Ohio Does Not Recognize Dual Intent Doctrine

While many jurisdictions recognize the dual intent doctrine, which allows a workers’ compensation claim when a worker is injured while traveling for both business and personal purposes, Ohio does not. In an October 21, 2014 decision, the Ohio Supreme Court held in the case of Friebel v. Visiting Nurse Assn. of Mid-Ohio, Slip Opinion No. 2014-Ohio-4531, that the doctrine of dual intent is not applicable when determining eligibility for workers’ compensation benefits. 

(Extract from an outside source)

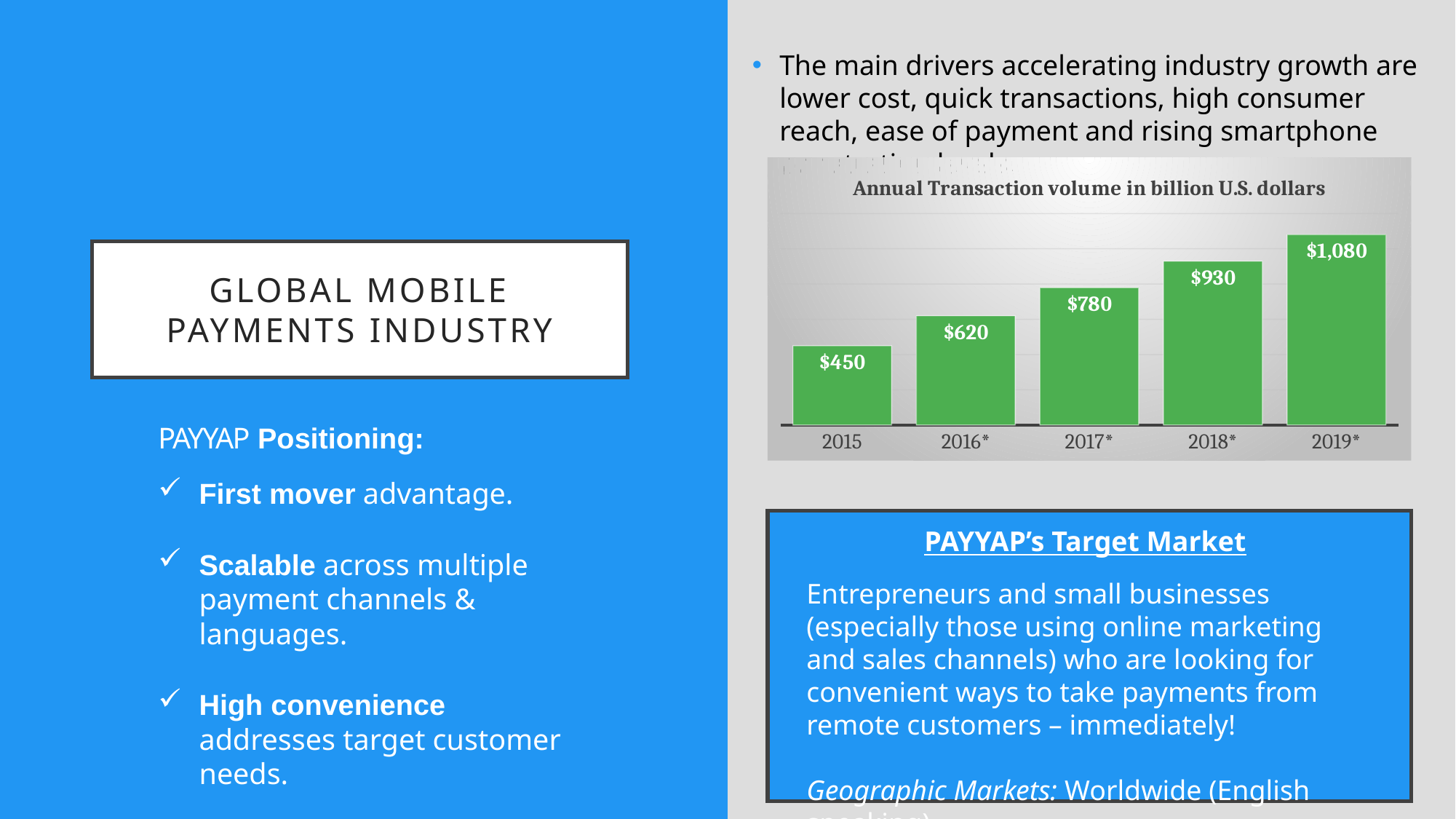
What is the title of the chart? Annual Transaction volume in billion U.S. dollars What is the difference between the transaction volume for 2019* and 2015? $630 Which year has the highest annual transaction volume? 2019* What is the annual transaction volume shown for 2015? $450 What is the annual transaction volume shown for 2019*? $1,080 What is the annual transaction volume shown for 2017*? $780 What kind of chart is used to show annual transaction volume? Bar chart Do the annual transaction volumes rise or fall from 2015 to 2019*? Rise How many years are shown on the chart? 5 Which year has the lowest annual transaction volume? 2015 Which is larger, the transaction volume for 2016* or for 2017*? 2017* What is the difference between the transaction volume for 2018* and 2016*? $310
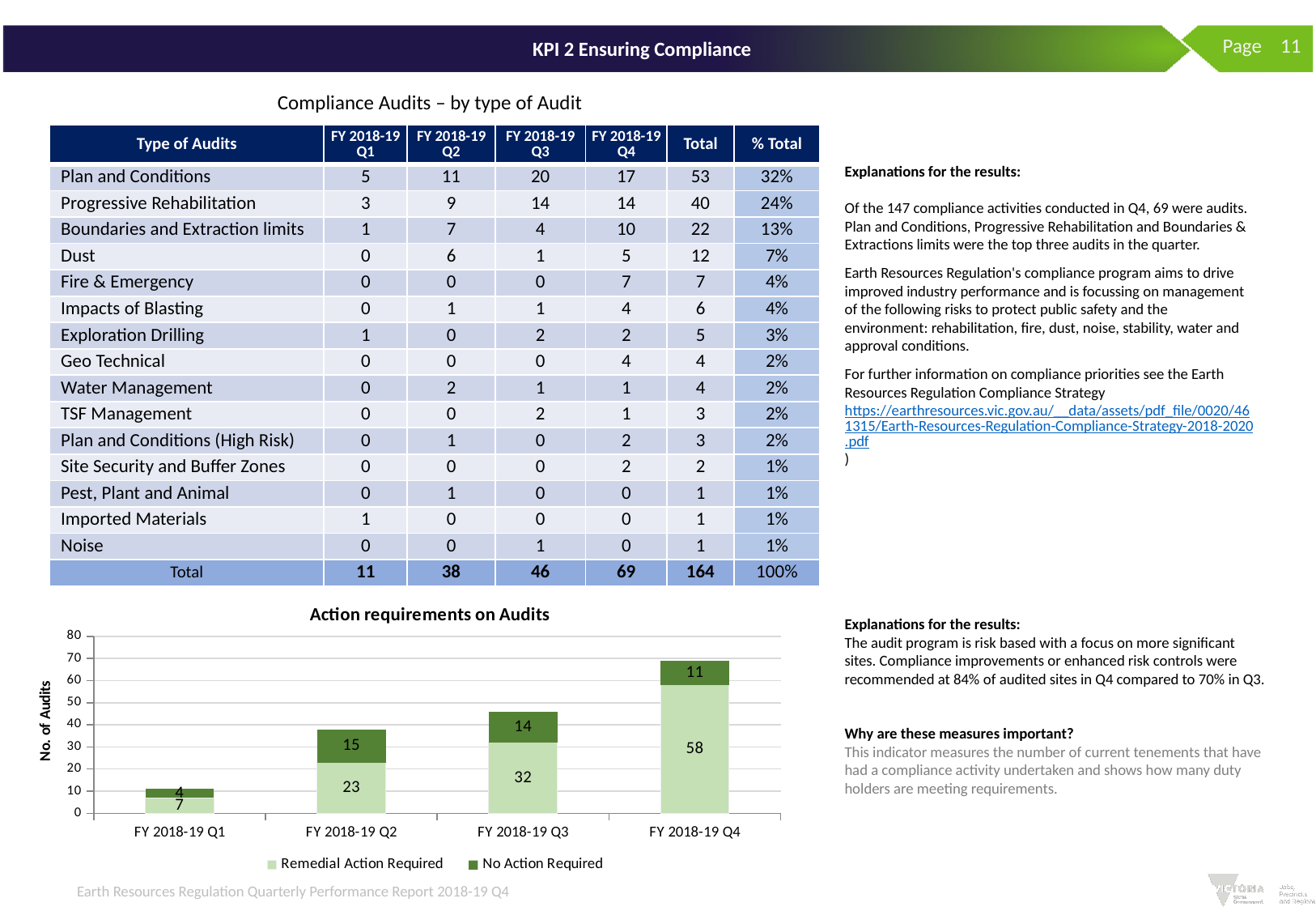
In the 'Action requirements on Audits' chart, what is the value for Remedial Action Required in FY 2018-19 Q4? 58 What type of chart is 'Action requirements on Audits'? stacked bar chart In the 'Action requirements on Audits' chart, what is the value for No Action Required in FY 2018-19 Q2? 15 In the 'Action requirements on Audits' chart, what is the total height of the stacked bar for FY 2018-19 Q4? 69 In the 'Action requirements on Audits' chart, what is the value for Remedial Action Required in FY 2018-19 Q1? 7 In the 'Action requirements on Audits' chart, which quarter has the lowest value for No Action Required? FY 2018-19 Q1 In the 'Action requirements on Audits' chart, what is the difference between Remedial Action Required in FY 2018-19 Q4 and FY 2018-19 Q3? 26 How many series does the legend of the 'Action requirements on Audits' chart list? 2 In the 'Action requirements on Audits' chart, which is larger: No Action Required in FY 2018-19 Q2 or in FY 2018-19 Q3? FY 2018-19 Q2 In the 'Action requirements on Audits' chart, what is the total height of the stacked bar for FY 2018-19 Q3? 46 In the 'Action requirements on Audits' chart, which quarter has the highest value for Remedial Action Required? FY 2018-19 Q4 How many quarters are shown on the x axis of the 'Action requirements on Audits' chart? 4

This case involved a woman by the name of Tamara Friebel, who was employed by Visiting Nurse Association of Mid-Ohio (“VNA”) as a home health nurse to provide in-home healthcare services to VNA clients. Ms. Friebel traveled from her home to clients’ homes using her personal vehicle. While on the way to a patient’s home, Friebel decided to also transport her children and family friends to a local mall. Before dropping off her passengers, Friebel’s car was hit from behind while stopped at a traffic light. Friebel filed an application for workers’ compensation benefits, and the Industrial Commission allowed her claim at the administrative level. VNA filed an appeal into common pleas court and moved for, and was granted, summary judgment on the basis that Friebel was on a personal errand and thus not injured within the course and scope of her employment. Friebel appealed, and the court of appeals reversed the trial court’s order granting summary judgment and held that, as a matter of law, the accident and injury arose out of and occurred in the course of Friebel’s employment. The court of appeals indicated that Friebel had the dual intent to drop her passengers off at the mall and to travel to her patient’s home and that when she was injured, she had not yet diverted from that path.

On VNA’s appeal, the Ohio Supreme Court reversed the court of appeals’ decision and remanded the case to the trial court. In a 5-2 decision, the Court cited a prior Ohio Supreme Court case (Cardwell v. Indus. Comm., 155 Ohio St. 466, 99 N.E.2d 306 (1951)) and commented that a claim’s compensability should focus on the objective standard of “in the course of” and “arising out of” a person’s employment, not the subjective intent of an injured worker.

This case is good news for Ohio employers because the Court essentially rejected a blanket rule in favor of continuing a fact-based analysis for claims involving employees traveling with both personal and employment purposes.